-->

Delete from cassandra Table in Spark

2020-07-18 04:48发布

问题:

I'm using Spark with cassandra. And i'm reading some rows from my table in order to delete theme using the PrimaryKey. This is my code :

val lines = sc.cassandraTable[(String, String, String, String)](CASSANDRA_SCHEMA, table).
  select("a","b","c","d").
  where("d=?", d).cache()

lines.foreach(r => {
    val session: Session = connector.openSession
    val delete = s"DELETE FROM "+CASSANDRA_SCHEMA+"."+table+" where channel='"+r._1 +"' and ctid='"+r._2+"'and cvid='"+r._3+"';"
    session.execute(delete)
    session.close()
})

But this method create an session for each row and it takes lot of time. So is it possible to delete my rows using sc.CassandraTable or another solution better then the mine.

Thank you

回答1:

I don't think there's a support for delete at the moment on the Cassandra Connector. To amortize the cost of connection setup, the recommended approach is to apply the operation to each partition.

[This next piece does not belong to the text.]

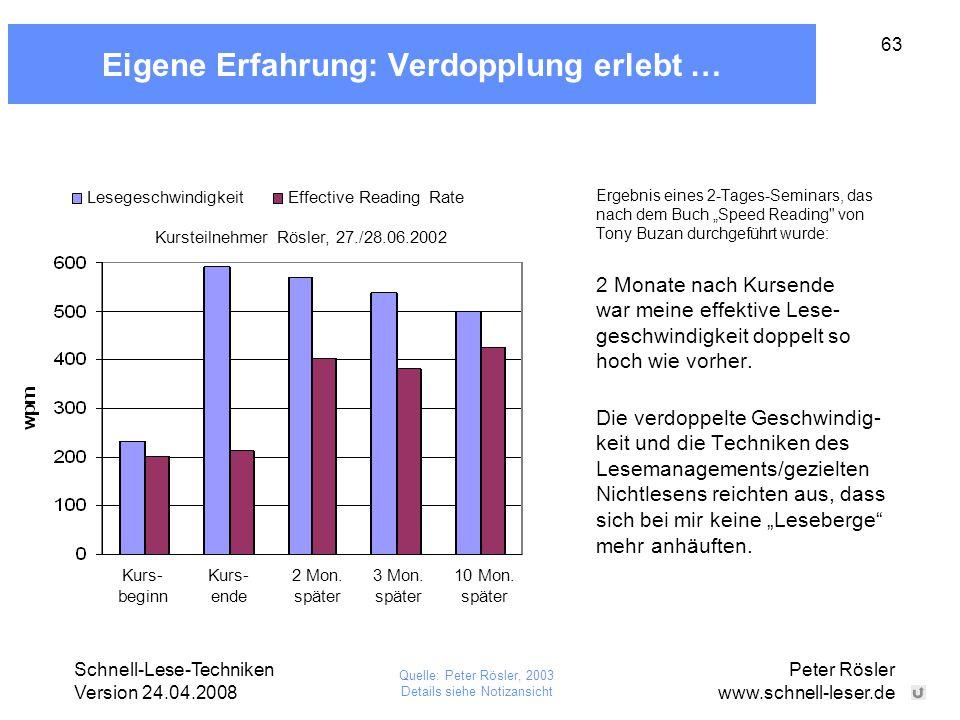 Schnell-Lese-Techniken Version 24.04.2008 Peter Rösler www.schnell-leser.de 63 LesegeschwindigkeitEffective Reading Rate Kurs- beginn Kurs- ende 2 Mon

So your code will look like this:

lines.foreachPartition(partition => {
    val session: Session = connector.openSession //once per partition
    partition.foreach{elem => 
        val delete = s"DELETE FROM "+CASSANDRA_SCHEMA+"."+table+" where     channel='"+elem._1 +"' and ctid='"+elem._2+"'and cvid='"+elem._3+"';"
        session.execute(delete)
    }
    session.close()
})

You could also look into using the DELETE FROM ... WHERE pk IN (list) and use a similar approach to build up the list for each partition. This will be even more performant, but might break with very large partitions as the list will become consequentially long. Repartitioning your target RDD before applying this function will help.



回答2:

You asked the question a long time ago so you probably found the answer already. :P Just to share, here is what I did in Java. This code works against my local Cassandra instance beautifully. But it does not work against our BETA or PRODUCTION instances, because I suspect there are multiple instances of the Cassandra database there and the delete only worked against 1 instance and the data got replicated right back. :(

Please do share if you were able to get it to work against your Cassandra production environment, with multiple instances of it running!

public static void deleteFromCassandraTable(Dataset myData, SparkConf sparkConf){
    CassandraConnector connector = CassandraConnector.apply(sparkConf);
    myData.foreachPartition(partition -> {
        Session session = connector.openSession();

        while(partition.hasNext()) {
            Row row = (Row) partition.next();
            boolean isTested = (boolean) row.get(0);
            String product = (String) row.get(1);
            long reportDateInMillSeconds = ((Timestamp) row.get(2)).getTime();
            String id = (String) row.get(3);

            String deleteMyData = "DELETE FROM test.my_table"
                    + " WHERE is_tested=" + isTested
                    + " AND product='" + product + "'"
                    + " AND report_date=" + reportDateInMillSeconds
                    + " AND id=" + id + ";";

            System.out.println("%%% " + deleteMyData);
            ResultSet deleteResult = session.execute(deleteMyData);
            boolean result = deleteResult.wasApplied();
            System.out.println("%%% deleteResult =" + result);
        }
        session.close();
    });
}